Das Freemasons' Hall ist ein Bauwerk im Art-déco-Stil in Camden, London, das sich durch Marmorsäulen, hohe Decken und dekorative Details auf mehreren Etagen auszeichnet. Im Inneren befinden sich zahlreiche Versammlungsräume, ein Museum und ein großer Tempelsaal mit aufwendig gestaltetem Mobiliar und Wandverkleidungen.
Die Freimaurer nutzten das Grundstück seit 1775 für ihre Zusammenkünfte, bis in den frühen 1930er Jahren das heutige Gebäude als Kriegsdenkmal für die im Ersten Weltkrieg gefallenen Mitglieder errichtet wurde. Die Fertigstellung im Jahr 1933 schuf einen neuen Mittelpunkt für die Bruderschaft in ganz England.
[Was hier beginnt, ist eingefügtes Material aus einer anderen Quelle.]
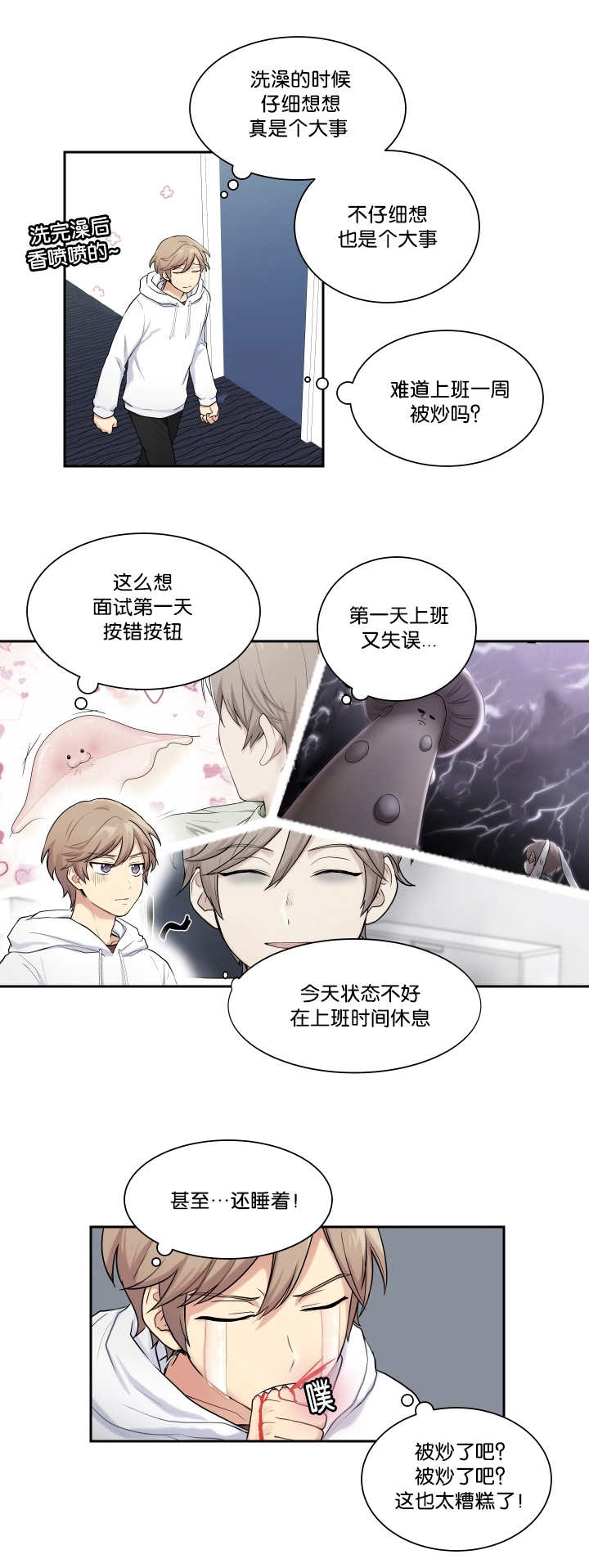 贴身奸细漫画,第10章：太糟糕了3图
Der Name des Gebäudes verweist auf die jahrhundertealte Bruderschaft der Freimaurer, deren Symbole und Rituale an zahlreichen Wänden, Fenstern und Möbelstücken sichtbar werden. Besucher sehen heute Versammlungsräume, in denen Mitglieder noch immer ihre traditionellen Zeremonien abhalten, umgeben von Säulen, Teppichen und geschnitzten Holzelementen.
Das Gebäude liegt zwischen den U-Bahnstationen Holborn und Covent Garden in zentraler Lage und kann im Rahmen geführter Rundgänge besichtigt werden. Die Gruppen sind auf eine begrenzte Teilnehmerzahl beschränkt, daher empfiehlt sich eine frühzeitige Buchung, besonders an Wochenenden.
Der große Tempelsaal fasst etwa 1.600 Personen und zeigt an seiner Decke Darstellungen der zwölf Tierkreiszeichen, die im Zusammenspiel mit Wandmalereien und Thronen eine außergewöhnlich reiche Raumatmosphäre schaffen. Kein anderer Versammlungsraum dieser Art in England erreicht eine vergleichbare Größe oder Ausstattung.